Researchers at MIT have also been exploring ways to create a posthumous digital impression of ourselves. Applying artificial intelligence to the data that we produce every day, we may soon be able to transfer our thoughts to a virtual entity that survives us.

Men Against Fire, Netflix

Men Against Fire

Synopsis: Protagonist, Stripes (Malachi Kirby) and his fellow soldiers are tasked with eliminating “roaches”.  Soldiers are implanted with a system that gives them access to advanced combat systems, instant technical data, and the ability to see their targets as monsters. Stripe starts to question his orders when his system glitches and shows the truth behind the false information fed to him and his squad mates.

Analysis: Another delve into the realm of virtual and augmented reality, but with military applications. The imagined technology changes what soldiers see, hear and even smell to make the horrors of war more tolerable.

Most technologies begin in military contexts before being applied to everyday use. AI for use in defense is being developed across the globe, with the US Pentagon beginning work on autonomous robots earlier this year.

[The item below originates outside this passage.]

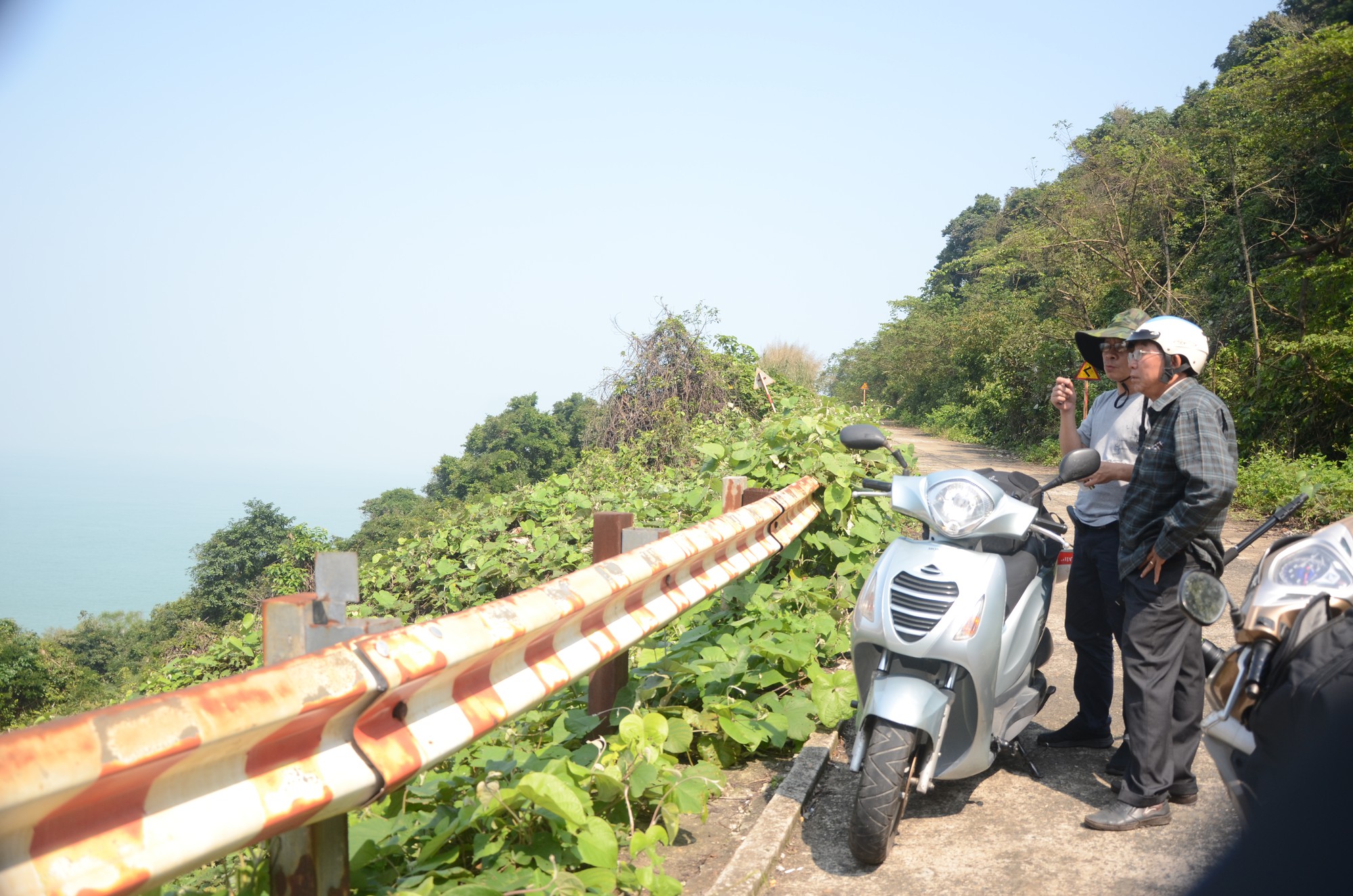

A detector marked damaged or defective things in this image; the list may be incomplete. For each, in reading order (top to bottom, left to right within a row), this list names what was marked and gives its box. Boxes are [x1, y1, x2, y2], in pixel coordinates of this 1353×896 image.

rusty guardrail [0, 476, 817, 896]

Face-swapping technology was brought to the masses through a Snapchat filter, but the technology continues to advance. Face2Face, a project by researchers at University of Erlangen-Nuremberg and Stanford University, is a technology that allows for face-swapping in real-time. Meaning that you could manipulate the face of someone in a target video through your ordinary webcam.

Hate In the Nation, Netflix

Hated In the Nation

Synopsis: Targets of Twitter hate-storms become murder victims and London Met detectives, Karin Parke (Kelly Macdonald) and Blue (Fay Marsay) are called to investigate. Developments in the case point to links with Autonomous Drone Insects – or ADIs – bee like robots that have been created to help pollinate British flowers and crops after the decline of the country’s native honey bee population. The feature-length episode explores what can happen when trolls go too far.

Analysis: Hate incited on social media is a very real issue, with many figures being vilified and targeted through hashtags. And while social media storms can result in very real threats, the anger will often dissipate and die down. In Hated in the Nation, targets of the hashtag ‘#DeathTo’ are murdered by hacked drone insects.

Terrifyingly tiny drones may be in development. The UK’s IRIS (innovation and research) unit, an MoD project, received £880 million in funding earlier this year. Its innovative weapon ideas included ‘tiny dragonfly drones’ which can be used in urban warfare.